Set exercise - Starting with the line that contains "Within the image we see here, which item of" and ending with the line that contains "is positioned closest", arrange those lines as a numbered list, leaving out any blank ones.

==== Data lines ====

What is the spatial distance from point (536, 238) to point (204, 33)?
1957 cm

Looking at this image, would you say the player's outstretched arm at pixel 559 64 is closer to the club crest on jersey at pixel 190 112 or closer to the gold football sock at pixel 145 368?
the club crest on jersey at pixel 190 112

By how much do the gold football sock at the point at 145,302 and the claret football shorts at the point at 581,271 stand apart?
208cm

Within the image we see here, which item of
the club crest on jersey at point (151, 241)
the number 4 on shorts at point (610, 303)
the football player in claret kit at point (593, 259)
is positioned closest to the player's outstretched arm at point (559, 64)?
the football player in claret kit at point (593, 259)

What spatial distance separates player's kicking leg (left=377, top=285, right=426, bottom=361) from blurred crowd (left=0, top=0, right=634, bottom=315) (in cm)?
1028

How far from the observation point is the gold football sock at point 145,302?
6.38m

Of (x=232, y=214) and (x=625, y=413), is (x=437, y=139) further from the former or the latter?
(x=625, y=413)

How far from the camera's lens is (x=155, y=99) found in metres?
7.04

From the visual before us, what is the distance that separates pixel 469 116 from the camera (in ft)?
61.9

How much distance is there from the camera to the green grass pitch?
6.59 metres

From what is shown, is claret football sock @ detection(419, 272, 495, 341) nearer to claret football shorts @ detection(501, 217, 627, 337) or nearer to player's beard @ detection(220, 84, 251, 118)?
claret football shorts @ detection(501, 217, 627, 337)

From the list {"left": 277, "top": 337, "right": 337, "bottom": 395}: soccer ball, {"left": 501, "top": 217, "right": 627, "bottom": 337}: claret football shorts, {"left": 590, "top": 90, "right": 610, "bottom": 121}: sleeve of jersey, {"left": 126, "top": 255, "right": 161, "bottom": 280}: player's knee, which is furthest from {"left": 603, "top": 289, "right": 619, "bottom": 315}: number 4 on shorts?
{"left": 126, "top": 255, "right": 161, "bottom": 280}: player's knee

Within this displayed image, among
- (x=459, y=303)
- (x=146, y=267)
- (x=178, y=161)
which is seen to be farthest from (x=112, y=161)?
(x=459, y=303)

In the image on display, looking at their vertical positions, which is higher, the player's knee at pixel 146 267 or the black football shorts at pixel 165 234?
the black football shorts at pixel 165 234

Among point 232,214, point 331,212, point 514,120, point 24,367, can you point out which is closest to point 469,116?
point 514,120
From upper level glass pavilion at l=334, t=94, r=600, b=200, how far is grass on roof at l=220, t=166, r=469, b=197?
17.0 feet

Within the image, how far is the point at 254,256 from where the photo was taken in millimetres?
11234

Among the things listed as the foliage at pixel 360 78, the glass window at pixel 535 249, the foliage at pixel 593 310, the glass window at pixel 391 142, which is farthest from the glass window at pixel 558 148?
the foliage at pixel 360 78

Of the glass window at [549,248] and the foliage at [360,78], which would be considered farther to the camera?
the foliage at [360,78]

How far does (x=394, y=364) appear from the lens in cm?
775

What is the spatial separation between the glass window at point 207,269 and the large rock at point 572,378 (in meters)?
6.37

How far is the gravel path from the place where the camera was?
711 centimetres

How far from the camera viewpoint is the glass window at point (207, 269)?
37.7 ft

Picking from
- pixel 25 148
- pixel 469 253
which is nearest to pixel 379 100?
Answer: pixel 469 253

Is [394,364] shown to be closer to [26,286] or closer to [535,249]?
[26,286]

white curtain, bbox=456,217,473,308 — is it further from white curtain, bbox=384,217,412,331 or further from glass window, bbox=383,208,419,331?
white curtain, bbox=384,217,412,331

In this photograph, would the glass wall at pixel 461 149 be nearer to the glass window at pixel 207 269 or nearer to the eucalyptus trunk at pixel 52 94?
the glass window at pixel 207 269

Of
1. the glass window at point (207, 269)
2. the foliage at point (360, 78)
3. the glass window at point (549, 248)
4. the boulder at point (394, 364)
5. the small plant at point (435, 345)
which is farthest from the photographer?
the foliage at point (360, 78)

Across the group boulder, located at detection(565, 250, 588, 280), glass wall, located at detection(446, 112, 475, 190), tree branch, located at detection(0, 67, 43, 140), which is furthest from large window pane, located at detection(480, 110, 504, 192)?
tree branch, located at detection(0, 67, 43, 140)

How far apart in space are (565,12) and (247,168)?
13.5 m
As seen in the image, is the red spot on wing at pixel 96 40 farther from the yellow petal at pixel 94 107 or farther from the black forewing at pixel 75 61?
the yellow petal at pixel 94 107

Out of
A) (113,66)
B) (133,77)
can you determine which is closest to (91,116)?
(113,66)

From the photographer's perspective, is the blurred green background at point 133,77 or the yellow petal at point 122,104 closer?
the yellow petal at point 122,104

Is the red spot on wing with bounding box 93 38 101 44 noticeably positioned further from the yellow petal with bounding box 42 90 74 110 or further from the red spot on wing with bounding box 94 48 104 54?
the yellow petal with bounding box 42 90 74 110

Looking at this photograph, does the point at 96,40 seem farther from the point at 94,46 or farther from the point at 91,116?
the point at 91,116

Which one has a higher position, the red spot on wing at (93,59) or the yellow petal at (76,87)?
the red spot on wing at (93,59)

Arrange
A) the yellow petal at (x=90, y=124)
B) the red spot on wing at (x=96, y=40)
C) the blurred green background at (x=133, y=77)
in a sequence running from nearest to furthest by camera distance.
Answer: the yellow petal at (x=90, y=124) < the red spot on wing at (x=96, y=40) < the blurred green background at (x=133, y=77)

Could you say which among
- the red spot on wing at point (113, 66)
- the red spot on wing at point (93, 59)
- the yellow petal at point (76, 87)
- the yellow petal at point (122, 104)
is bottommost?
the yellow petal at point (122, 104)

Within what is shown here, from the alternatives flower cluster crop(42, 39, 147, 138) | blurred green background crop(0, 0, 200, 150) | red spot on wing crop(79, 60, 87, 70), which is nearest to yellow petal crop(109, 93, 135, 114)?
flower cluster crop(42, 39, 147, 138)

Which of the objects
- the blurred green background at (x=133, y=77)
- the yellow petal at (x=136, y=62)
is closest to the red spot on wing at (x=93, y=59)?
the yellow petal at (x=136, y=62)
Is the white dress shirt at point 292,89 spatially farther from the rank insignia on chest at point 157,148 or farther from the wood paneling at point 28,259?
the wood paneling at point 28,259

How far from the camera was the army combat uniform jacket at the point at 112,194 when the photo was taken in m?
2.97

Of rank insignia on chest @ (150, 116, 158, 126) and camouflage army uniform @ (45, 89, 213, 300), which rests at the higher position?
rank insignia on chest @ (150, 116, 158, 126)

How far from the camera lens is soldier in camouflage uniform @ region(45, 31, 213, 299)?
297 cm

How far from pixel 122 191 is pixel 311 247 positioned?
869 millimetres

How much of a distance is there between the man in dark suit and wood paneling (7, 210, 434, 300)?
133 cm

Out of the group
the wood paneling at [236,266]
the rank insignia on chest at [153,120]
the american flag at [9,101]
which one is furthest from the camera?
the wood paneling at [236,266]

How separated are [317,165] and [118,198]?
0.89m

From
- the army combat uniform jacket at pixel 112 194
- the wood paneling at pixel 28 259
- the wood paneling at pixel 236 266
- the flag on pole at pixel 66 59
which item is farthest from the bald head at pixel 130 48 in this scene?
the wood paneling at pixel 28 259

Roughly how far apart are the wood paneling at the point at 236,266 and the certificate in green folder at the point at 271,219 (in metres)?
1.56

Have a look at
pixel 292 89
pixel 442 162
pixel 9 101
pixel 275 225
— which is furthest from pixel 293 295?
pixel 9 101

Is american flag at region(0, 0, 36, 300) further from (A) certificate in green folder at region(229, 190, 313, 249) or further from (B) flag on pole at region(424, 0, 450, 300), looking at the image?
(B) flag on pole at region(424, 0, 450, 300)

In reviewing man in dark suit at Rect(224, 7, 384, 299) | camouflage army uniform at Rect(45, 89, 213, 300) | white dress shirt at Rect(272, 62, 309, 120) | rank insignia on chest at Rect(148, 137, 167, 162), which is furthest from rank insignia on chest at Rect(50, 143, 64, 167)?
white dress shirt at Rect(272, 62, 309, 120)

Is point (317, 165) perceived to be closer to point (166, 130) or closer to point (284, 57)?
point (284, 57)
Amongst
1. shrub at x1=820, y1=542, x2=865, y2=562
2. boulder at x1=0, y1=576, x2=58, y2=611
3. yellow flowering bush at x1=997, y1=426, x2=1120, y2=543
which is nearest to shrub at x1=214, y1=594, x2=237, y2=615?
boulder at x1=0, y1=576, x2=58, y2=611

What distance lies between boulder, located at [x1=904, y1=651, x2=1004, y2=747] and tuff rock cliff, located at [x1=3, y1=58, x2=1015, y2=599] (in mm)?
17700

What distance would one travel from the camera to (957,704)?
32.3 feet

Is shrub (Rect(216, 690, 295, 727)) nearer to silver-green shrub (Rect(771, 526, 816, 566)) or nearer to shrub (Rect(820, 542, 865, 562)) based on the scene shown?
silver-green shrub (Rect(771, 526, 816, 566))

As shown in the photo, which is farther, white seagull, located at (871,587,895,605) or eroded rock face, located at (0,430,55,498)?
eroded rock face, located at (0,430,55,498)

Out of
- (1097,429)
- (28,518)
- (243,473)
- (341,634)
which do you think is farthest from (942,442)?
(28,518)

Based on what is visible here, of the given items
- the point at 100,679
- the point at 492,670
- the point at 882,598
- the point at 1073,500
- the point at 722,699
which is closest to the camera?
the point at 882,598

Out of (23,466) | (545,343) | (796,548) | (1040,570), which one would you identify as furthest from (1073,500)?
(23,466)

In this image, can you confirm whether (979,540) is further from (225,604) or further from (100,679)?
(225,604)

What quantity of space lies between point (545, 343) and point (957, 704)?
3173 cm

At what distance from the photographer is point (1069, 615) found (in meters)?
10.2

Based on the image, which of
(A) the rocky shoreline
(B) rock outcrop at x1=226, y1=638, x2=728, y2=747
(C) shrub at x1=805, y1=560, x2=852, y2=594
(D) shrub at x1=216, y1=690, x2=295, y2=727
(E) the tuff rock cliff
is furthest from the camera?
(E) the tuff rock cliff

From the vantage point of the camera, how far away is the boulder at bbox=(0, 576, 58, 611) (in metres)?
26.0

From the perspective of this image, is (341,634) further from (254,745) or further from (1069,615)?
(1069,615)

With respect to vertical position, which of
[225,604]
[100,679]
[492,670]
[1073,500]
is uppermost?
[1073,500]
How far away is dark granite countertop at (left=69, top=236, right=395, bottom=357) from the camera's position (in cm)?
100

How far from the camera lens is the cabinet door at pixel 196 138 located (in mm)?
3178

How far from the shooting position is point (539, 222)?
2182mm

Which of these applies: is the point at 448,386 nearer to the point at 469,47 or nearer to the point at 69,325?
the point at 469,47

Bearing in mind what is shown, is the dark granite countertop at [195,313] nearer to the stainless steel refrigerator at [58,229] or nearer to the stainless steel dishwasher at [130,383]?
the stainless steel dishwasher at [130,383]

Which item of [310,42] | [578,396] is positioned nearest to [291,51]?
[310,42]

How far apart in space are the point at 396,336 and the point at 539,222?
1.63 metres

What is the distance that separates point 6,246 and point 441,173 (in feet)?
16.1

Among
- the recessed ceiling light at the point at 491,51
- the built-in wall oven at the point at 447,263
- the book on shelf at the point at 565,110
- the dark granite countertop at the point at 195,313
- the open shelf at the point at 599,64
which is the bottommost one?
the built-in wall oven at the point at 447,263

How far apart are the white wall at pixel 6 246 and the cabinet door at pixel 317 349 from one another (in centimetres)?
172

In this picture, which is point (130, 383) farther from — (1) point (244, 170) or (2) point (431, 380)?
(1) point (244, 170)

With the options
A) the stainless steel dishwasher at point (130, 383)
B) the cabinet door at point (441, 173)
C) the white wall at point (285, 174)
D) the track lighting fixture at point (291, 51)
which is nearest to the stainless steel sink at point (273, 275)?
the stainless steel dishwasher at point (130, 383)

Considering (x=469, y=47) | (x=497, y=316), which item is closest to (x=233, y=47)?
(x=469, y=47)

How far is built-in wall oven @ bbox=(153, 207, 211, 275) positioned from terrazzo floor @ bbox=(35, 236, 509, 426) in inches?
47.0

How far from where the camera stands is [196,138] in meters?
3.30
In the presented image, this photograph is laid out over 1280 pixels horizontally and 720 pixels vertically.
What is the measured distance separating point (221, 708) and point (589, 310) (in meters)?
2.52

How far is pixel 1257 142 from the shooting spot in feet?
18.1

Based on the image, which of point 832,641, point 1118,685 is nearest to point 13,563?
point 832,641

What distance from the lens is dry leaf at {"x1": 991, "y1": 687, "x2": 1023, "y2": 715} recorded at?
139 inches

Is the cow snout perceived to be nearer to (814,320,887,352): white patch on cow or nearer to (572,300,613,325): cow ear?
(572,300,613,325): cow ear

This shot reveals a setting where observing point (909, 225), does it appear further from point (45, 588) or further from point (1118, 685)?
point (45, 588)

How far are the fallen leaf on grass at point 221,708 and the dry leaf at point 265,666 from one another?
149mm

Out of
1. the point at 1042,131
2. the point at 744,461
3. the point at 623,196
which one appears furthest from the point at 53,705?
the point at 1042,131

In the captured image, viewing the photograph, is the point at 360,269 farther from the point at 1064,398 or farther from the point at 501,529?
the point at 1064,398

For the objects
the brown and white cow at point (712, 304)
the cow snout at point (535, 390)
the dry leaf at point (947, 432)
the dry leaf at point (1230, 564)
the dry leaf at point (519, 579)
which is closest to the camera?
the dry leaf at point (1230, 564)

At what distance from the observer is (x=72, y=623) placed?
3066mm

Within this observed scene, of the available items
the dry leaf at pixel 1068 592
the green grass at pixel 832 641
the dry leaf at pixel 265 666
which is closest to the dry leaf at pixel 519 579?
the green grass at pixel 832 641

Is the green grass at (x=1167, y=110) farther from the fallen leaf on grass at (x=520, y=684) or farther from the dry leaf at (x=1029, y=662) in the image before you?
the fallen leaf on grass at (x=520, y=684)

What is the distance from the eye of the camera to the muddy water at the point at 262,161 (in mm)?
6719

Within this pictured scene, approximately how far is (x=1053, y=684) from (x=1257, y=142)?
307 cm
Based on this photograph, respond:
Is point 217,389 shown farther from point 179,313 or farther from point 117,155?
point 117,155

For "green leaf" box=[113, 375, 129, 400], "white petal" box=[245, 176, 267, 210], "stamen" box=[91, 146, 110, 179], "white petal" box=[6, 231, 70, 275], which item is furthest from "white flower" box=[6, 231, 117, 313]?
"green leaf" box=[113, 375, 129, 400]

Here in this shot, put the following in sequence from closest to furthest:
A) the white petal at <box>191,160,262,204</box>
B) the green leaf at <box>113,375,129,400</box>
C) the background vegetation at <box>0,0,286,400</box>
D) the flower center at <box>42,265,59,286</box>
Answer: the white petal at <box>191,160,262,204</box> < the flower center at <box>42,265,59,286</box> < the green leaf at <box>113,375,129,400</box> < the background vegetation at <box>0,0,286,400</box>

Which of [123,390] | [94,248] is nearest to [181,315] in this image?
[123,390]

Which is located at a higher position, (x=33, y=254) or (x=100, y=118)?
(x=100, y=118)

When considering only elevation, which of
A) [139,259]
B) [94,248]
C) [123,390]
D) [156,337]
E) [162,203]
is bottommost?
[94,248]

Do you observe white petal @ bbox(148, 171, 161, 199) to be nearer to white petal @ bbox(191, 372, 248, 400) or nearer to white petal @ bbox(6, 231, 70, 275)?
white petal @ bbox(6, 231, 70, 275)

====

Final result -
1. Within the image we see here, which item of
2. the club crest on jersey at point (151, 241)
3. the number 4 on shorts at point (610, 303)
4. the football player in claret kit at point (593, 259)
5. is positioned closest to the player's outstretched arm at point (559, 64)?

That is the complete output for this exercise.